Netanyahu telah memanipulasi Trump sebelumnya dan mungkin akan melakukannya lagi, kata para pembicara, mengutip peran Israel dalam penarikan AS dari kesepakatan nuklir Iran pada 2018 dan pembunuhan seorang komandan tinggi Iran oleh AS pada 2020 atas desakan Israel.

"Ini adalah hal memalukan yang telah dan akan menodai reputasi Amerika selama beberapa generasi," kata Nihad Awad dari Dewan Hubungan Amerika-Islam (CAIR).

"Dengan menjamu Benjamin Netanyahu, Presiden Trump memberi tahu kita bahwa lebih banyak perang mungkin akan terjadi," tambahnya. "Trump mempersulit dirinya untuk mendapatkan gelar yang dia inginkan: presiden perdamaian."

'Negara klien'

Osama Abuirshaid dari American Muslims for Palestine (AMP) mengatakan bahwa memberikan kesempatan kepada Netanyahu untuk datang ke Gedung Putih merupakan sebuah keistimewaan yang tidak pantas diterima oleh pemimpin Israel tersebut.

"Dia dihargai dengan lebih banyak bantuan militer. Dia dihargai dengan mencabut pembekuan bom seberat 2.000 pon [907 kg] yang telah menghancurkan Gaza... Dia dihargai dengan seruan untuk membersihkan Jalur Gaza secara etnis. Dia dihargai dengan mengisyaratkan kemungkinan mengizinkan Israel mencaplok 60 persen wilayah Tepi Barat, yang berarti bahwa kita tidak hanya berbicara tentang negara apartheid, tetapi kita juga sekarang mengkonfirmasi bahwa Israel adalah negara genosida," kata Abuirshaid kepada para wartawan.

Abuirshad menambahkan bahwa Netanyahu "takut" pada Trump lebih dari dia takut pada menteri-menteri sayap kanannya sendiri, Ben Gvir dan Belazel Smotrich.

"Itu bagus.
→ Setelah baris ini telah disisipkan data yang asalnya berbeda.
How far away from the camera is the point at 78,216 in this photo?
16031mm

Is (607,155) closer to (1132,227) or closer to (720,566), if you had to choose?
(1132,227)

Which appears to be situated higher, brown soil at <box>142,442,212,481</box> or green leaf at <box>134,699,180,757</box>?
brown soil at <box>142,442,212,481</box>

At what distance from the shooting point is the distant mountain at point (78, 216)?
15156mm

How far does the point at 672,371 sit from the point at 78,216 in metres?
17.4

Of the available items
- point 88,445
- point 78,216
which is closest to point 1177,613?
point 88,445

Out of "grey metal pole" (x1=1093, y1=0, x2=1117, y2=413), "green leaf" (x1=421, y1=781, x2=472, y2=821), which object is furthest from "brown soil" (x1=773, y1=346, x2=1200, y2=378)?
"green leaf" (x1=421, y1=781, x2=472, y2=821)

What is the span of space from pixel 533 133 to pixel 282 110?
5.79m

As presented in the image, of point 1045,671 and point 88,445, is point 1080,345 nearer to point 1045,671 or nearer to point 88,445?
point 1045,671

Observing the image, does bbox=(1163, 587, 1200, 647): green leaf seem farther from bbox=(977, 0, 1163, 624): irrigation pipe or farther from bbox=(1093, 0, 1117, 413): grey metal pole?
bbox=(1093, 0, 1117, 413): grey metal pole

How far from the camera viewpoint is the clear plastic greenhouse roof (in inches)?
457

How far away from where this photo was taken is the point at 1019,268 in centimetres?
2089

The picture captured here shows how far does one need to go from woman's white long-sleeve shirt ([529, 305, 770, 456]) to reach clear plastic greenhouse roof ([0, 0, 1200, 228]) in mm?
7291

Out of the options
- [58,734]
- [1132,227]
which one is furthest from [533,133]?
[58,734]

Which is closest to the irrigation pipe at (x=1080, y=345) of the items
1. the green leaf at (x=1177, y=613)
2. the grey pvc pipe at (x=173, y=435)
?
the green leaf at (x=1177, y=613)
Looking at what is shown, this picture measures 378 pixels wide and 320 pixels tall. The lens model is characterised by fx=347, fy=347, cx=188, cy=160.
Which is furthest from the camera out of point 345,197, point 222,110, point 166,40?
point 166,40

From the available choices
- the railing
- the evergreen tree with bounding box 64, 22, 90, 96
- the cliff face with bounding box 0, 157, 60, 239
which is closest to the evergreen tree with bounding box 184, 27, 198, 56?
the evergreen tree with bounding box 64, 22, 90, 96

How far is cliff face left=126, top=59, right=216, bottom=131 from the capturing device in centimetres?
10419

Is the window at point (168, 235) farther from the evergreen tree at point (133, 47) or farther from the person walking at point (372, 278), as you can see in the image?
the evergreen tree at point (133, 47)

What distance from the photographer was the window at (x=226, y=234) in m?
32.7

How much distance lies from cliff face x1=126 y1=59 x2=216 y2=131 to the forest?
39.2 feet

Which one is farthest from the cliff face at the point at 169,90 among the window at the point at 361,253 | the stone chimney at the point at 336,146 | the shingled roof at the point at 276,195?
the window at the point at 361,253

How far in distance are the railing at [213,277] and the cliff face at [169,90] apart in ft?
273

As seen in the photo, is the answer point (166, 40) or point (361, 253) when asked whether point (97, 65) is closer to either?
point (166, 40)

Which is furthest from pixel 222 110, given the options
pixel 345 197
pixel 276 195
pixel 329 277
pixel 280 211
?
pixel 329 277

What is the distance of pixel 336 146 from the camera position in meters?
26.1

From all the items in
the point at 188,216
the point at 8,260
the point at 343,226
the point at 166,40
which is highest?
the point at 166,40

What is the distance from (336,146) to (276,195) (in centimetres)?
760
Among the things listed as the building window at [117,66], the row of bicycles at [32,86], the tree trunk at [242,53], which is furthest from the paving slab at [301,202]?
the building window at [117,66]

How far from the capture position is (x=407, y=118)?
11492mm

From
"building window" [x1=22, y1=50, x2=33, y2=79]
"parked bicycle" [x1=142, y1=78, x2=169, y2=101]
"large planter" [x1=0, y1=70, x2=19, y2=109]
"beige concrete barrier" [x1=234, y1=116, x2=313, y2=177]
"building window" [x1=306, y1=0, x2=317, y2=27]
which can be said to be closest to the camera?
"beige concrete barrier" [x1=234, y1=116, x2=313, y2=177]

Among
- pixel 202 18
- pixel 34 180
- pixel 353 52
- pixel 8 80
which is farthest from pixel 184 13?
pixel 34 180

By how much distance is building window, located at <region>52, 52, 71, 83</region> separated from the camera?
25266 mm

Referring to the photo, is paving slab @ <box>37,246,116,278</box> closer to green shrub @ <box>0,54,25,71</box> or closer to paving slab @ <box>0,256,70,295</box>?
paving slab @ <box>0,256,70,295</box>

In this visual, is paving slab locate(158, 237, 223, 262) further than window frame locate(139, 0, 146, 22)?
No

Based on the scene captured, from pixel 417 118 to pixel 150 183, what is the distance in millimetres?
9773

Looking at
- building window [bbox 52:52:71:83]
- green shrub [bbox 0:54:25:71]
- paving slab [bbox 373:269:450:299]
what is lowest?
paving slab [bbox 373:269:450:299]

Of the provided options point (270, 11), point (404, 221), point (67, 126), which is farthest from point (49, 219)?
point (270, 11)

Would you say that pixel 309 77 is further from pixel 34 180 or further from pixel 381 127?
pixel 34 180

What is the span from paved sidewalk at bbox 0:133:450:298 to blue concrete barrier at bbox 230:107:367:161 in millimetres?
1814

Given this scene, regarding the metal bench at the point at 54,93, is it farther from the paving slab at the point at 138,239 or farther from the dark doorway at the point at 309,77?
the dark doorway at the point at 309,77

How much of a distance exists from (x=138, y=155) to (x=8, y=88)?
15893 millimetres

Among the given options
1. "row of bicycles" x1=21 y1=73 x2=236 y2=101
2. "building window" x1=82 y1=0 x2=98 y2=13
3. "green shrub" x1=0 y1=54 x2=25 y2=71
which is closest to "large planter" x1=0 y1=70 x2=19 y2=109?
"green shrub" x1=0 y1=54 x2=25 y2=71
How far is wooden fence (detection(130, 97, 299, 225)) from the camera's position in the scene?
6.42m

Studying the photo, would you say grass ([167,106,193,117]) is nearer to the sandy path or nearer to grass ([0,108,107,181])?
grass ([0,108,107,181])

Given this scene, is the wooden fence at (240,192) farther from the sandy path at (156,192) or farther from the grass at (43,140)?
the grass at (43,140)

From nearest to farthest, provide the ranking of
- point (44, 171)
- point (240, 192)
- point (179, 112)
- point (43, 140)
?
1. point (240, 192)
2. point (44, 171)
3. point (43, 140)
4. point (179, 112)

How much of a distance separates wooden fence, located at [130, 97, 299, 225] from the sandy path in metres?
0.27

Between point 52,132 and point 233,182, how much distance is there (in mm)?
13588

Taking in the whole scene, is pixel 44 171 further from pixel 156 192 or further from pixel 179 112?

Ya, kami ingin Amerika kembali dihormati, seperti yang terus dikatakan oleh Presiden Trump," ujarnya, seraya menambahkan: "Presiden Trump harus mengambil sikap dalam hal ini dan tidak menjanjikan lebih banyak suap kepada negara klien."

Dalam sebuah pernyataan pada Selasa, National Iranian American Council (NIAC) menggemakan sentimen yang sama, menyerukan Trump untuk melawan Netanyahu dan menegaskan bahwa kepresidenan Joe Biden "merosot" karena dia tidak bisa mengatakan tidak kepada Israel.

"Benjamin Netanyahu telah mempermainkan setiap presiden AS modern untuk bertindak melawan kepentingan Amerika dan suka menyombongkan diri, 'Saya tahu Amerika, Amerika adalah sesuatu yang bisa digerakkan dengan mudah'," kata NIAC dalam pernyataannya.

"Hari ini, Trump memiliki kesempatan yang langka dan bersejarah untuk perdamaian - jika dia melawan Bibi [Benjamin Netanyahu]. Dia memiliki kesempatan untuk menstabilkan Timur Tengah dan melakukan apa yang para pendahulunya telah coba dan gagal capai: mengakhiri perang selamanya yang telah membebani AS dan pasukan Amerika di wilayah tersebut selama satu generasi."

Sayangnya, harapan kelompok muslim Amerika dan aktivis anti-perang harus pupus. Trump justru memberikan hadiah paling menyenangkan bagi Netanyahu dengan sebuah rencana untuk menguasai Gaza dan mengubahnya menjadi pusat hiburan dunia.